Data provided:
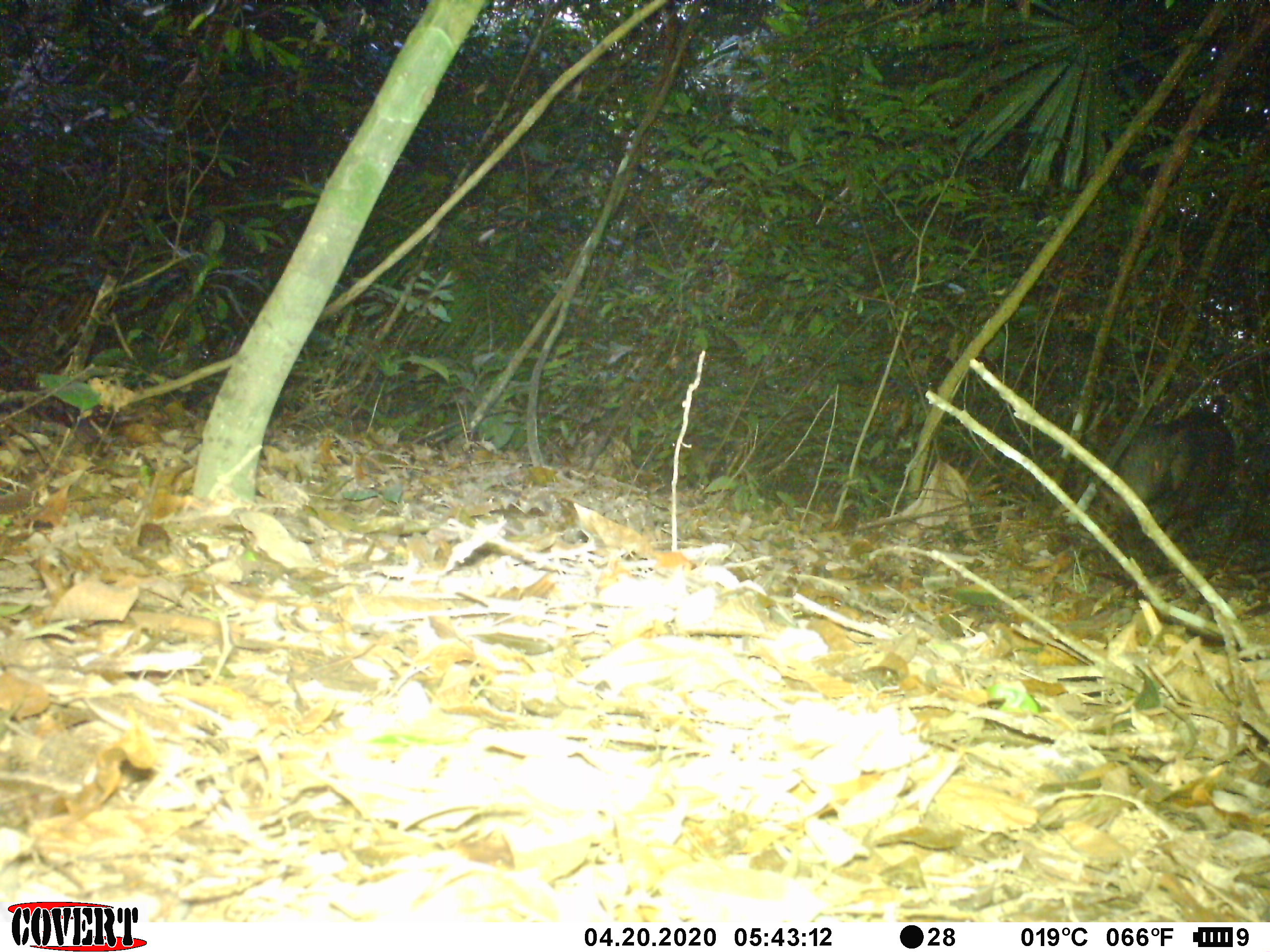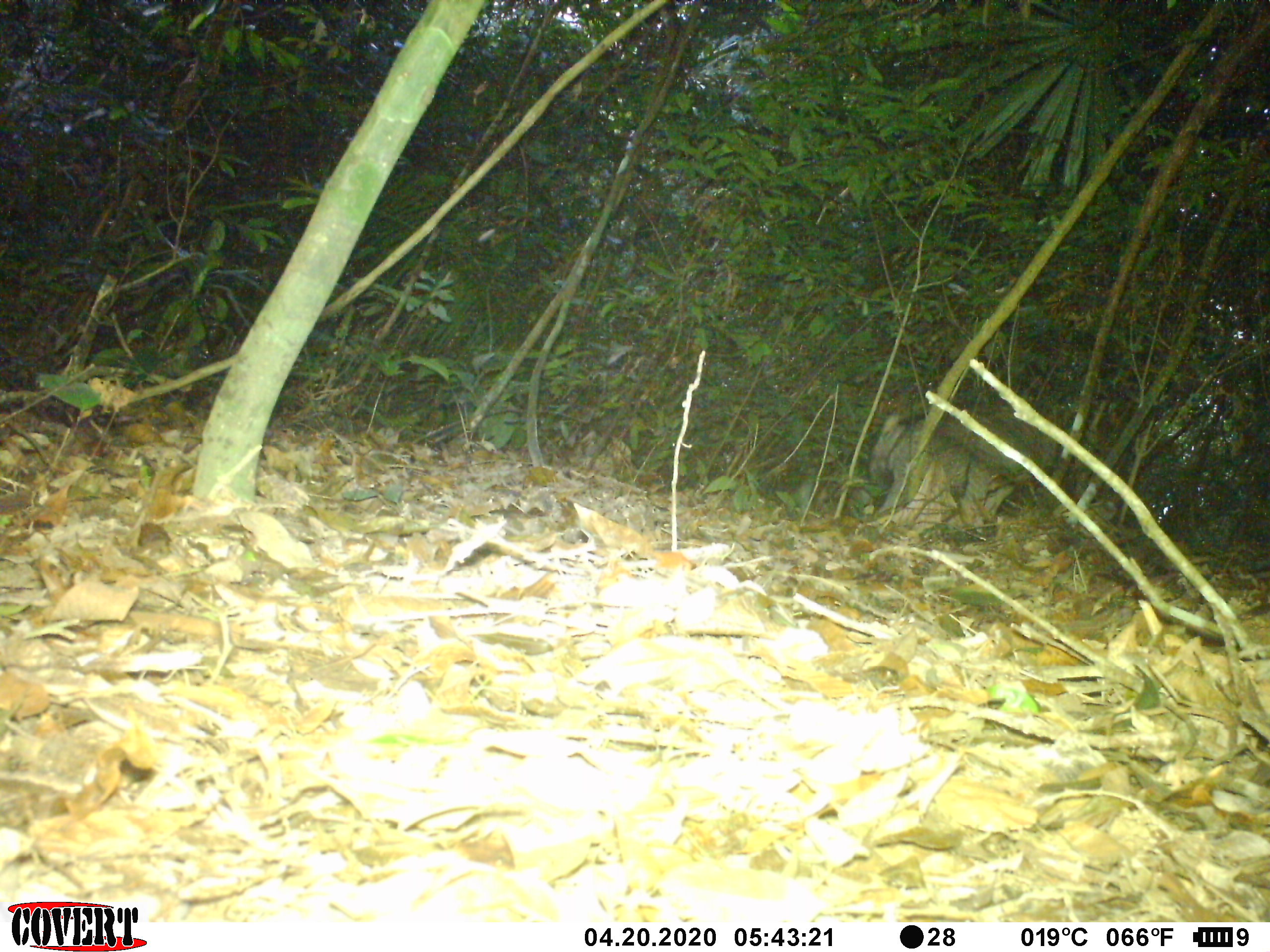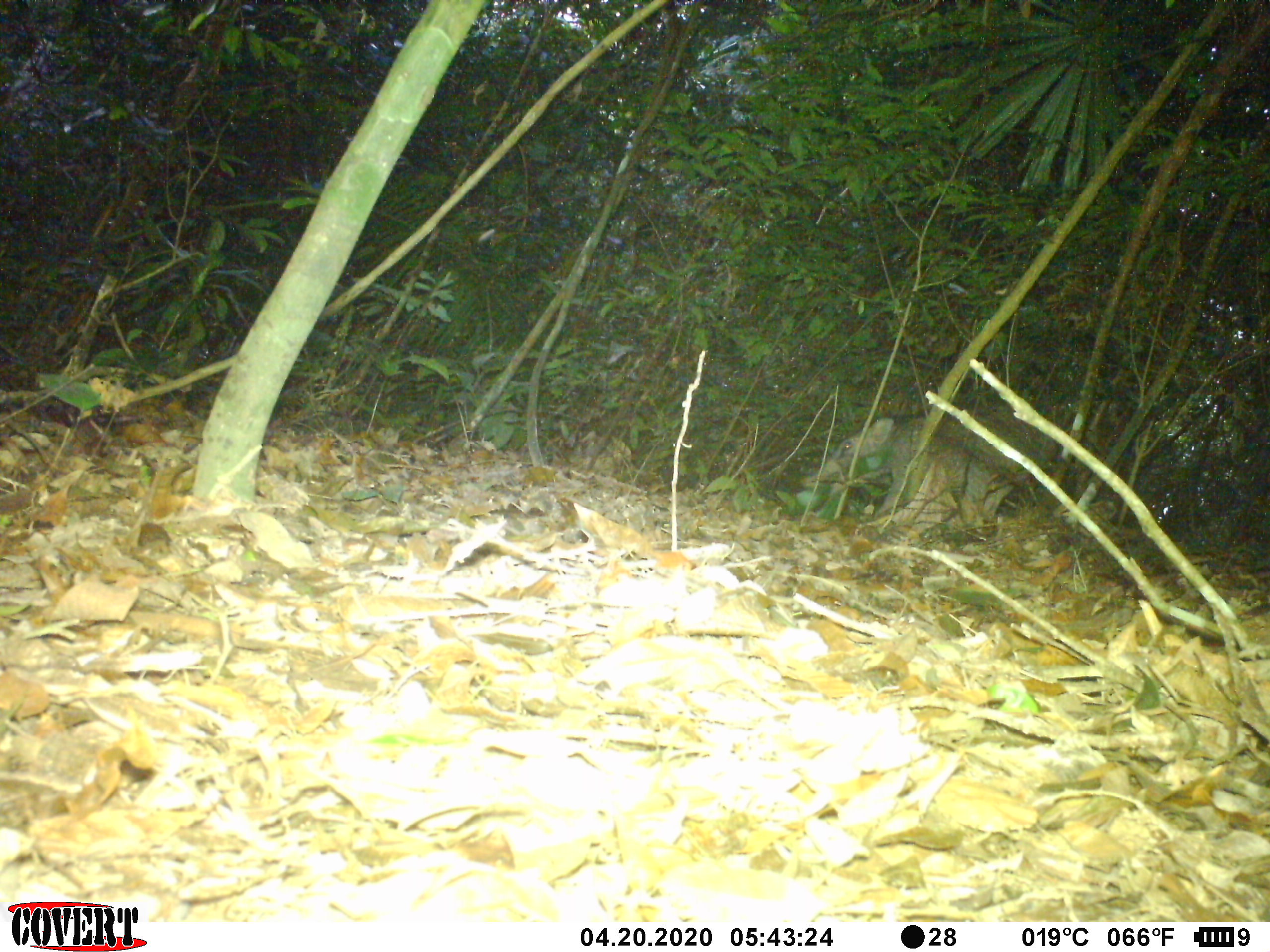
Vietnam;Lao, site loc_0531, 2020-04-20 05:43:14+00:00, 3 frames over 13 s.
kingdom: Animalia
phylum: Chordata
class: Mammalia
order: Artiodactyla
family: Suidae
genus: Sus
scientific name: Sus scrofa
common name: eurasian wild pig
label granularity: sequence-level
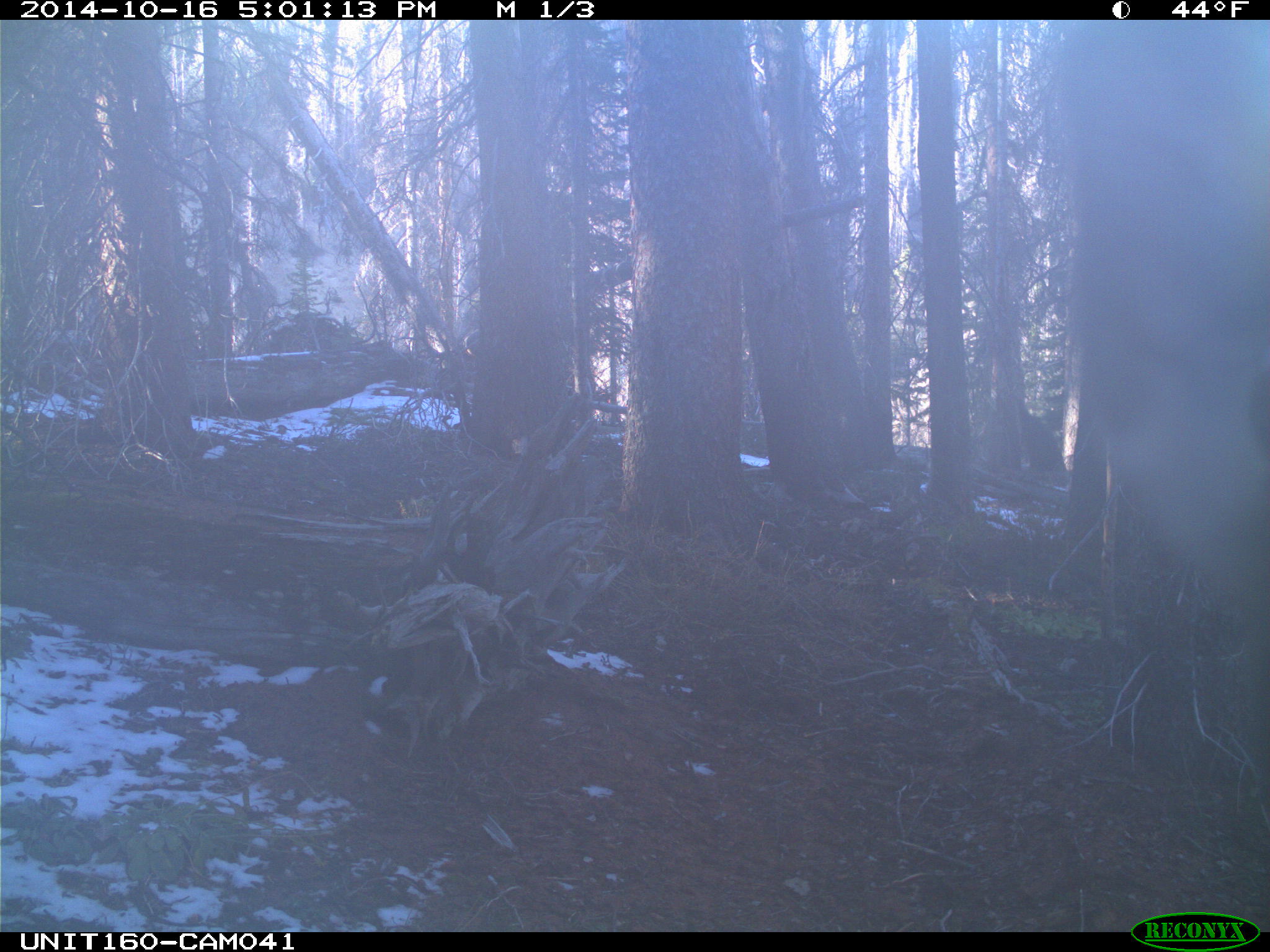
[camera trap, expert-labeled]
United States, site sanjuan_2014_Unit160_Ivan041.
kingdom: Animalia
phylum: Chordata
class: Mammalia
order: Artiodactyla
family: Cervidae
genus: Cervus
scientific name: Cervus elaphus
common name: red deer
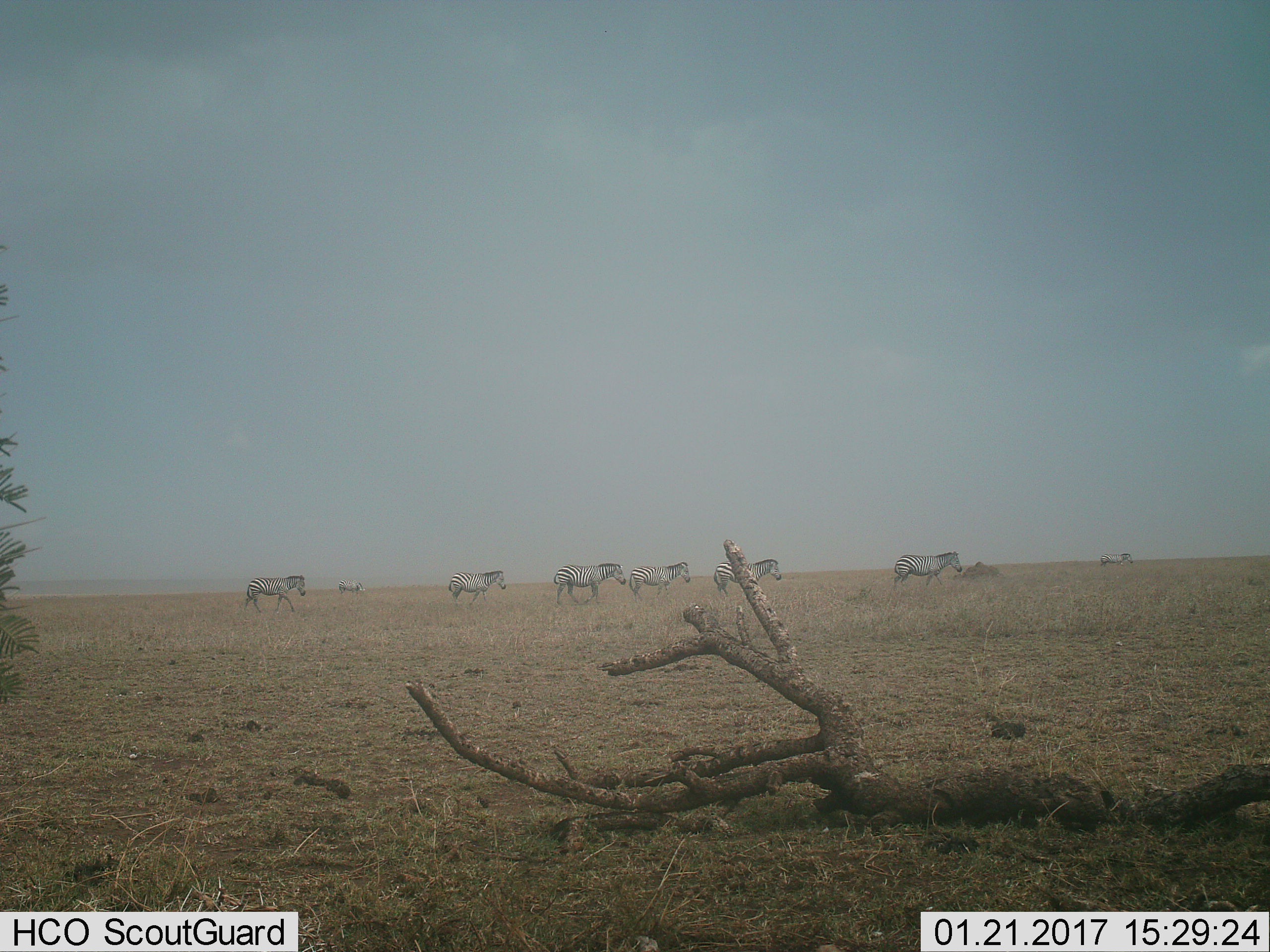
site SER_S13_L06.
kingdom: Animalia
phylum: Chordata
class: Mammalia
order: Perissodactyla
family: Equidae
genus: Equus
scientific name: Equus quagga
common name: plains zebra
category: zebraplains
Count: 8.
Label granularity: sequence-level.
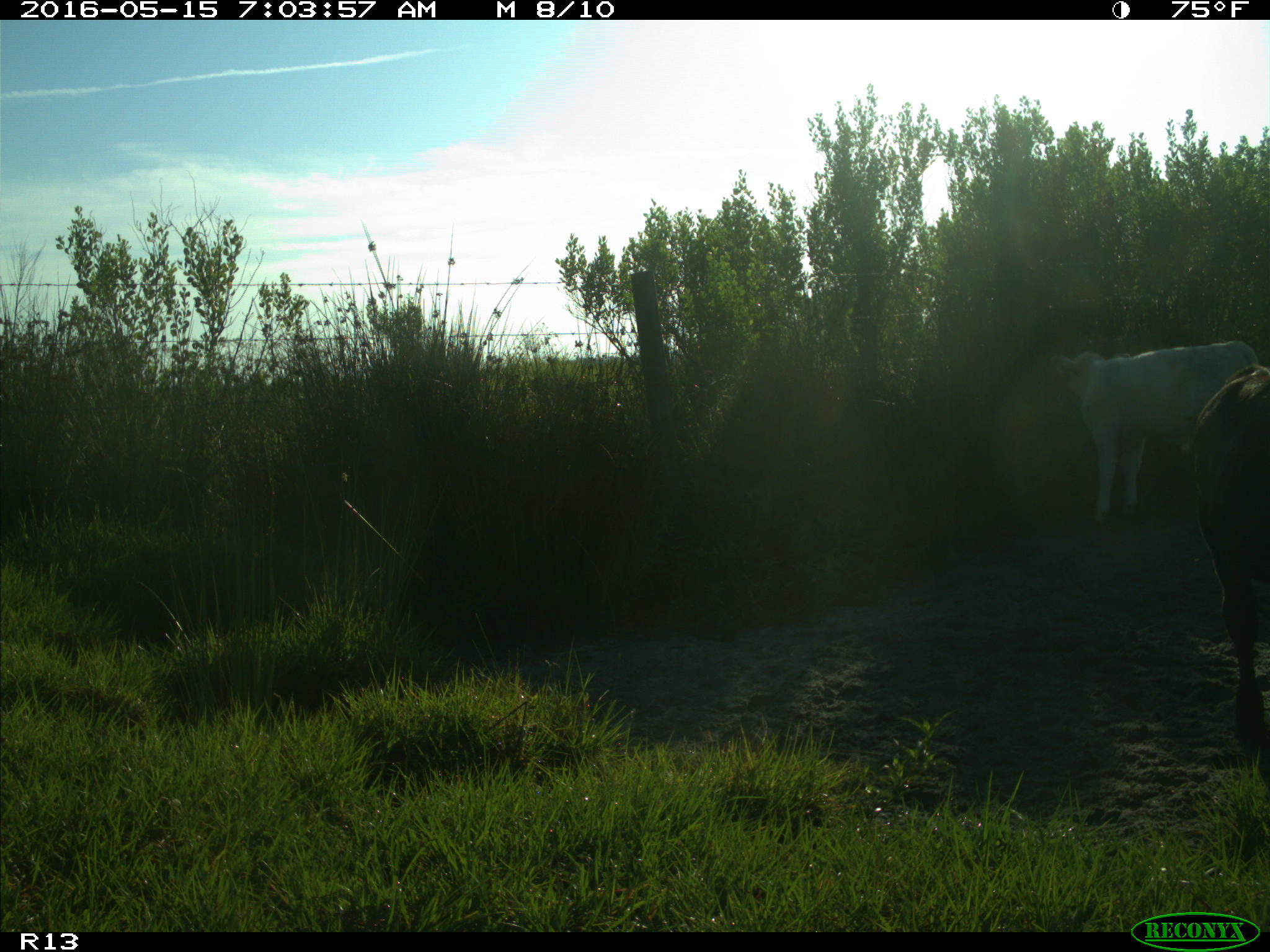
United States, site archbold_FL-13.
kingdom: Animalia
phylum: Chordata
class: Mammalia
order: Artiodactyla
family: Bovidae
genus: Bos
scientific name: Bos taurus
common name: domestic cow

Action item:
Take the line with "family: Cervidae" and each line after it through the end of the material above, and reproduce them exactly, both ends included, without pictures.

Answer to the exercise:
family: Cervidae
genus: Cervus
scientific name: Cervus elaphus
common name: red deer
site SER_S13_L06.
kingdom: Animalia
phylum: Chordata
class: Mammalia
order: Perissodactyla
family: Equidae
genus: Equus
scientific name: Equus quagga
common name: plains zebra
category: zebraplains
Count: 8.
Label granularity: sequence-level.
United States, site archbold_FL-13.
kingdom: Animalia
phylum: Chordata
class: Mammalia
order: Artiodactyla
family: Bovidae
genus: Bos
scientific name: Bos taurus
common name: domestic cow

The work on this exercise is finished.